In all, 236 melanomas were analysed. Of these, asymmetry of contour was present in 65% and 94% demonstrated unevenness in the distribution of colours and textures. The borders were regular in 12% of the melanomas and colour variegation was present in 63%. In total, 28% of the lesions were small, with a diameter less than 6 mm. This study was limited by the subjectivity of clinical lesion analysis.

CONCLUSION

We put forward for your consideration a new mnemonic: 'Do UC (different, uneven, changing) the melanoma?' This mnemonic encompasses differential, analytical and comparative cognition strategies for an enhanced early detection of melanoma.

摘要

背景/目的:许多黑色素瘤直径小于6毫米,可能缺乏典型的不对称性、边界不规则和颜色斑驳(ABCD特征)。
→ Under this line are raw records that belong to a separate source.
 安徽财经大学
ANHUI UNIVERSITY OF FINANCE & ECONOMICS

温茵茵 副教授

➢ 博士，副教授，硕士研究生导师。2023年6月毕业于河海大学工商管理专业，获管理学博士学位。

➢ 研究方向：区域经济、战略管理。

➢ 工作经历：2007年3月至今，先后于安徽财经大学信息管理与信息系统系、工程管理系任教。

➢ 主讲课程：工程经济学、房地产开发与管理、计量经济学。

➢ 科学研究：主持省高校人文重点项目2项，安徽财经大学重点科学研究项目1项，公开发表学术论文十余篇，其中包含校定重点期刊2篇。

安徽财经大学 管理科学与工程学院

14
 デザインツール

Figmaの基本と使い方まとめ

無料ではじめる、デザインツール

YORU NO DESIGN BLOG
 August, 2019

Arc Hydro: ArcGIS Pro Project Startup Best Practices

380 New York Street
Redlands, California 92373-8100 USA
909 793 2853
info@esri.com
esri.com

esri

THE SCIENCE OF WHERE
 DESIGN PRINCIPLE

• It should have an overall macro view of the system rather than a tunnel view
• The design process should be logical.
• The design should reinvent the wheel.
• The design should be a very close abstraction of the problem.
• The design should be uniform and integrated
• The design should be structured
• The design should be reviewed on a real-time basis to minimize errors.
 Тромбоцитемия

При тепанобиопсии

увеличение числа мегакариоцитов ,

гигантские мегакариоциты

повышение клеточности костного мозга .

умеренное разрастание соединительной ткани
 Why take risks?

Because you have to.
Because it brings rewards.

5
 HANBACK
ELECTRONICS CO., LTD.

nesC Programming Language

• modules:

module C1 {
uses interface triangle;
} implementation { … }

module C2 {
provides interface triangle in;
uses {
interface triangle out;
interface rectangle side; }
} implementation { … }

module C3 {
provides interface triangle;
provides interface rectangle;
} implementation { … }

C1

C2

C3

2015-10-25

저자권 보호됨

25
本文的目的是描述在高危诊所诊断出的黑色素瘤符合ABCD特征的情况,并综述黑色素瘤早期临床检测的潜在方法。

方法

对纪念斯隆凯特琳癌症中心一名临床医生在过去11年中诊断出的所有原发性黑色素瘤病例进行ABCD特征评估。分析黑色素瘤的轮廓不对称性、颜色和纹理分布不均匀性、边界不规则性、存在的颜色数量和直径。

结果

共分析了236例黑色素瘤。其中,65%存在轮廓不对称,94%表现出颜色和纹理分布不均匀。12%的黑色素瘤边界规则,63%存在颜色斑驳。总共28%的病变较小,直径小于6毫米。本研究受临床病变分析主观性的限制。

结论

我们提出一个新的助记符供您考虑:“你能识别(不同、不均匀、变化)黑色素瘤吗?”这个助记符包含了鉴别、分析和比较认知策略,以加强黑色素瘤的早期检测。